Born January 2, 1901, in the Bells Chapel community in Gibson County, Tennessee, Claude White joined the US Navy in September 1920. On December 7, 1941, he was chief water tender on the battleship USS Oklahoma which was moored at Ford Island, Pearl Harbor, Hawaii, when air forces of the Imperial Japanese Navy attacked.
Chief water tender is an archaic Navy rating from the days of coal-fired steam-powered ships. The rating existed from 1884 to 1948 for the crewman responsible for taking charge of the boiler room, it’s equipment, and the sailors who stoked the coal fires, the firemen. Chief water tender is equivalent to today’s petty officer first class. As the Navy phased out steam-powered ships, chief water tender was folded into the machinist’s mate rating. The Navy’s last steam-powered ship, aircraft carrier USS Kitty Hawk, was decommissioned in 2009.
The Oklahoma was a 27,500-ton Nevada class battleship built at Camden, New Jersey, and commissioned to the US Atlantic Fleet in May 1916. In 1921, the battleship joined the US Pacific Fleet. She was modernized from 1927 to 1929 and rejoined the Pacific Fleet in 1930. In 1940, Oklahoma’s home port was shifted to Pearl Harbor, Hawaii. She was at Pearl Harbor when the Japanese attacked on December 7, 1941. She was hit by a great number of Japanese aerial torpedoes which tore her port side open. Oklahoma rolled over and sank to the harbor bottom, with the loss of 429 of her crew including Claude White.

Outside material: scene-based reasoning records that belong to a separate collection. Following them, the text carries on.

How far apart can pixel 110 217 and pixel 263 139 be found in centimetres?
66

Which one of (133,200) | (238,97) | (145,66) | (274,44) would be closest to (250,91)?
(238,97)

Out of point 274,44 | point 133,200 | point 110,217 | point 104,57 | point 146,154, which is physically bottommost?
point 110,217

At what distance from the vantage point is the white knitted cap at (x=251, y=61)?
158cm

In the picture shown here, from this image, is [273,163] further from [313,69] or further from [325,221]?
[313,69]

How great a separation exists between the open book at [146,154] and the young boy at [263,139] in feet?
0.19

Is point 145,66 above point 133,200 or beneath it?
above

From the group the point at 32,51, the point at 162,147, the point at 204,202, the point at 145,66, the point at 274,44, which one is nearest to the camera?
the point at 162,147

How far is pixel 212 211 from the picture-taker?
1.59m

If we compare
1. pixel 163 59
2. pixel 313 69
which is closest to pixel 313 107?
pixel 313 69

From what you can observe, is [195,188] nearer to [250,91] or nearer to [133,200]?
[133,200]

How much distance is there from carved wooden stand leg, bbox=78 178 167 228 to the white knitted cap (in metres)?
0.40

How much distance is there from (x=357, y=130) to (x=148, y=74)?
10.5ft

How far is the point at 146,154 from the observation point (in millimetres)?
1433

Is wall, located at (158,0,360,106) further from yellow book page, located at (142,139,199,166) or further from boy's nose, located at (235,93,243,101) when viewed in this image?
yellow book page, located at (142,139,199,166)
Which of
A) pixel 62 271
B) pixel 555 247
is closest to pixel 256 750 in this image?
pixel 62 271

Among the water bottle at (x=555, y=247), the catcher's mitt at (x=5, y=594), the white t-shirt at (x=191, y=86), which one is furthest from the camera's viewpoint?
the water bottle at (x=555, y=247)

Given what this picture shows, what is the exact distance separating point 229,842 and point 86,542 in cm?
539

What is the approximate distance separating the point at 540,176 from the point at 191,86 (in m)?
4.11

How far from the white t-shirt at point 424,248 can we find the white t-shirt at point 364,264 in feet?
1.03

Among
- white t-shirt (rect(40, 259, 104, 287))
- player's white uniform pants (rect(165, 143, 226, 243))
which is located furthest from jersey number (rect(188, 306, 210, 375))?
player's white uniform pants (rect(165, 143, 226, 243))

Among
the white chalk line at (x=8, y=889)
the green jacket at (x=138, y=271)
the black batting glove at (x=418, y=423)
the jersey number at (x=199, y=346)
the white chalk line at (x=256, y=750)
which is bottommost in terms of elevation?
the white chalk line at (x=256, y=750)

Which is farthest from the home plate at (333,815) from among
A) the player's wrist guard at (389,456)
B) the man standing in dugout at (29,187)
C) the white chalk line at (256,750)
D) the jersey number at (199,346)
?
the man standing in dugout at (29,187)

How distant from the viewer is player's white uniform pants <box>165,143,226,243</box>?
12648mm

Technically, Claude was missing in action, presumed dead. From December 1941 to June 1944, Navy personnel recovered the remains of the deceased crew of the Oklahoma, which were subsequently interred in the Halawa and Nu’uanu Cemeteries in Hawaii. In the fall of 1947, the dead from the Oklahoma were disinterred for the first time and transferred to American Graves Registration Service Central Identification Laboratory at Schofield Barracks on the island of Oahu.
In 1947, only 35 men from the Oklahoma could be identified. The AGRS buried the rest, classified as non-recoverable, at the National Memorial Cemetery of the Pacific (NMCP), known as the Punchbowl, in Honolulu. Between June and November 2015, Navy personnel again disinterred the Oklahoma Unknowns for analysis.
The Defense POW/MIA Accounting Agency (DPAA) announced February 25, 2021, the remains of Claude White were accounted for on January 4, 2021. Scientists from DPAA and the Armed Forces Medical Examiner System used anthropological analysis, mitochondrial DNA (mtDNA), and Y chromosome DNA (Y-STR) to identify Claude. It is the mission of the DPAA to identify all missing US service members.
Chief Water Tender Claude White will be buried with full military honors at 2:00 PM on April 19, 2022, in the cemetery at Bell’s Chapel Cumberland Presbyterian Church near the place of his birth in rural Gibson County, Tennessee. His grandparents, Elijah B. Trosper and Martha Needham Trosper, were charter members of the Bells Chapel Cumberland Presbyterian Church (West Tennessee Presbytery). Claude’s parents as well as a number of siblings already lie in the Bells Chapel cemetery.
Before the 2015 disinterment of the Oklahoma Unknowns, which marked the beginning of Project Oklahoma, 388 service members were unaccounted for. Since then, 355 have been individually identified.